+++ Quoted passage +++

Note that ***model.eval()*** has serialized data bound to the class and exact directory struture when it was saved


In [1]:
import torch
import torch.nn as nn



class Model(nn.Module):
    def __init__(self, n_input_features):
        super(Model, self).__init__()
        self.linear = nn.Linear(n_input_features, 1)
        
    def forward(self, x):
        y_pred = torch.sigmoid(self.linear(x))
        return y_pred
    
model = Model(n_input_features = 6)

# train your model..

In [2]:
FILE = "model.pth" # it is a common pratice to name with .pth extension which means pytorch

torch.save(model, FILE)


In [3]:
# we can load our model now
model = torch.load(FILE)
model.eval()  # set in evaluation mode

Model(
  (linear): Linear(in_features=6, out_features=1, bias=True)
)

In [4]:
for param in model.parameters():
    print(param)

Parameter containing:
tensor([[ 0.2125, -0.0848, -0.2367, -0.2764,  0.3437, -0.2928]],
       requires_grad=True)
Parameter containing:
tensor([0.2459], requires_grad=True)




Above was a lazy way - lets see the **recommended way** :

In [5]:
model = Model(n_input_features = 6)

+++ Data extract +++

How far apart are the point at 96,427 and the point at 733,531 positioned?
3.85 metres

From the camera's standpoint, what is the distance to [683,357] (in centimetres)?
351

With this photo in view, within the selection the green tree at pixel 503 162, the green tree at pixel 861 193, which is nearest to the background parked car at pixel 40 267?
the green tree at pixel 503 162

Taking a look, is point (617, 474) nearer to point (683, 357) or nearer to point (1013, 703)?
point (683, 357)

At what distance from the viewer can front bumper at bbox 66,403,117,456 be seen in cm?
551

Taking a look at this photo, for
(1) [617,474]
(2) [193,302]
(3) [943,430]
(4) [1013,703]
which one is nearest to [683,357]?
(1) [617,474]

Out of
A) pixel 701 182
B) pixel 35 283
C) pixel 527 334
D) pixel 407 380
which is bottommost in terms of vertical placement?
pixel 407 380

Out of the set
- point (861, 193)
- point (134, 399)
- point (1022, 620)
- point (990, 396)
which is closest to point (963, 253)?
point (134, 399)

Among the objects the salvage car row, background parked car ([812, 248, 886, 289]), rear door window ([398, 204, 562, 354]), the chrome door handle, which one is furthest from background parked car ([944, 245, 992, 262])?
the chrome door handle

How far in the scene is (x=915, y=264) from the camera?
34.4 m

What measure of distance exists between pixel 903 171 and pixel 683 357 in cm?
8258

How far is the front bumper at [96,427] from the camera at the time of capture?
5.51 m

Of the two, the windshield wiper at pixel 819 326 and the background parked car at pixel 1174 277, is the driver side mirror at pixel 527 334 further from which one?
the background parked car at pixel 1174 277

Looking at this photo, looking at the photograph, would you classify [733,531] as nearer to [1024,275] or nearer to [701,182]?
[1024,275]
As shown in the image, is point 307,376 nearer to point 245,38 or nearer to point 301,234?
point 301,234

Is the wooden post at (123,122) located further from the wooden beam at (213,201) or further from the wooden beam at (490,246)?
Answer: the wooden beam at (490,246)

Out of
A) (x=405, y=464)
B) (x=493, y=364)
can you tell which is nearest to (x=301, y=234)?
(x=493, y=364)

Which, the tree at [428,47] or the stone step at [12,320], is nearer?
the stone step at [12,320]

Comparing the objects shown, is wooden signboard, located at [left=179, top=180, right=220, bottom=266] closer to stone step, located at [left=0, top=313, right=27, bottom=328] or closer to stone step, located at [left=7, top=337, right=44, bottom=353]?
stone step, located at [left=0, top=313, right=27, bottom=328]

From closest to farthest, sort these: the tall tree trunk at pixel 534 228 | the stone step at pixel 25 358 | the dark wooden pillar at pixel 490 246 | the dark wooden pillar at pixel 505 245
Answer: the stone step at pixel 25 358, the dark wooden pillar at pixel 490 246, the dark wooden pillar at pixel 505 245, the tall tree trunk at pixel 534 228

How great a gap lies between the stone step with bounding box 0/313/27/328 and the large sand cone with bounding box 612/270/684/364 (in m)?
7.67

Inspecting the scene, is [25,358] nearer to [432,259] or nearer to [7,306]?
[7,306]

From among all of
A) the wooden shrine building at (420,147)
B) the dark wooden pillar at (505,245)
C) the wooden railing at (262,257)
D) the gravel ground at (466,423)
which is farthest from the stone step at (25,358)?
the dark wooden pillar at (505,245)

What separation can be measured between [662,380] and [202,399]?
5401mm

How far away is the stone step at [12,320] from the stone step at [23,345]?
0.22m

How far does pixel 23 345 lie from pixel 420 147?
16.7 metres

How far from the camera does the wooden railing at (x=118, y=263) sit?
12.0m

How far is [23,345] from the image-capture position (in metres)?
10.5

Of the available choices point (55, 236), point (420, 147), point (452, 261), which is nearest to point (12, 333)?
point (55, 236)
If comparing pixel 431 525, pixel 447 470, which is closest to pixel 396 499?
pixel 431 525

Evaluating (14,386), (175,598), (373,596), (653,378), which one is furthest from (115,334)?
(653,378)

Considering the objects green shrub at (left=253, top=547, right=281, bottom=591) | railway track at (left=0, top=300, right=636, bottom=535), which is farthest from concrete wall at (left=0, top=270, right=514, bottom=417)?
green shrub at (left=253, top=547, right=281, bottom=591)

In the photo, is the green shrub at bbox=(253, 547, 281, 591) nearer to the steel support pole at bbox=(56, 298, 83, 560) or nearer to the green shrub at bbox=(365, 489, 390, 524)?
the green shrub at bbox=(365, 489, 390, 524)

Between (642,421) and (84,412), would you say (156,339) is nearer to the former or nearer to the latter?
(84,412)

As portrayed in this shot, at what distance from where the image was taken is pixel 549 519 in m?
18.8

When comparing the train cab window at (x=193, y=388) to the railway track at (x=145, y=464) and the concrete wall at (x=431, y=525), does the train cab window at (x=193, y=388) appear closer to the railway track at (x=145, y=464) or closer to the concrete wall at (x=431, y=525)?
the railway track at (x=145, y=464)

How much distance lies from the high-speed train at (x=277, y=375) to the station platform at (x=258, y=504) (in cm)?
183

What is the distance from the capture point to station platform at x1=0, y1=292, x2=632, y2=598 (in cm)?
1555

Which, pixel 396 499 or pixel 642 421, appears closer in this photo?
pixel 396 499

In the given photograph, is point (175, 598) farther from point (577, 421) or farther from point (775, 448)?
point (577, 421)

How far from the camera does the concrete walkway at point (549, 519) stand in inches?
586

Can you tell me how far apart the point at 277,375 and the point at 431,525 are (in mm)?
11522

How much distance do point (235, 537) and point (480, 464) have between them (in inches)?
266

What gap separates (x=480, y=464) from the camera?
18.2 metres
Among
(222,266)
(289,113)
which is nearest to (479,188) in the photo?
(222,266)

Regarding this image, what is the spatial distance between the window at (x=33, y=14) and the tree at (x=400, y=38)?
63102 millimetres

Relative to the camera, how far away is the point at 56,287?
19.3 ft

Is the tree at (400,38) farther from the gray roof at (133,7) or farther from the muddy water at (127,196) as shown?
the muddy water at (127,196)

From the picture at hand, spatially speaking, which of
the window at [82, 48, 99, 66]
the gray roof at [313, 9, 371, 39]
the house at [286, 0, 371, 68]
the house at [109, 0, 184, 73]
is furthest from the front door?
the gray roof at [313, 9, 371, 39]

+++

*Jobs*
[A] Do these statements agree with the PyTorch model-saving notebook above? (i) The model is saved to a file named model.pth. (ii) The linear layer is built without a bias term. (iii) After loading, the model is put into training mode. Answer yes or no for each, and quote the deciding words from the notebook.
[B] In the PyTorch model-saving notebook, what does the .pth extension mean?
[C] Extend the PyTorch model-saving notebook past its last line.

*Answer list*
[A]
(i) Yes: "FILE = "model.pth""
(ii) No: "bias=True"
(iii) No: "set in evaluation mode"

[B] It means PyTorch.

[C]
FILE = "model.pth" # it is a common pratice to name with .pth extension which means pytorch
torch.save(model.state_dict(), FILE)  # Note - we are saving model state_dict()

# We will see that this models parameters which are saved , will be same as that
# with "NEW" constucted model below and loaded dict of this save model
for param in model.parameters():
    print(param)

Parameter containing:
tensor([[-0.3336, -0.2853,  0.2218,  0.2969, -0.0191,  0.1007]],
       requires_grad=True)
Parameter containing:
tensor([0.3542], requires_grad=True)


In [6]:
# 
loaded_model  = Model(n_input_features = 6)
loaded_model.load_state_dict(torch.load(FILE))
loaded_model.eval()  # set in evaluation mode

Model(
  (linear): Linear(in_features=6, out_features=1, bias=True)
)

In [7]:
for param in loaded_model.parameters():
    print(param)

Parameter containing:
tensor([[-0.3336, -0.2853,  0.2218,  0.2969, -0.0191,  0.1007]],
       requires_grad=True)
Parameter containing:
tensor([0.3542], requires_grad=True)


### We see above that paramters are same.

Note that when we create model, it is initialized with random parameters.


Let us try below with some learning of parameters.

In [8]:
model = Model(n_input_features = 6)
# train the model ..
learning_rate = 0.01
optimizer     = torch.optim.SGD(model.parameters(), lr = learning_rate)
# Sometimes during training - we may want to save a checkpoint 
print("optimizer.state_dict : {}".format(optimizer.state_dict()))

checkpoint = {
                "epoch": 90,
                "model_state" : model.state_dict(),
                "optim_state" : optimizer.state_dict()
             }

torch.save(checkpoint, "checkpoint.pth")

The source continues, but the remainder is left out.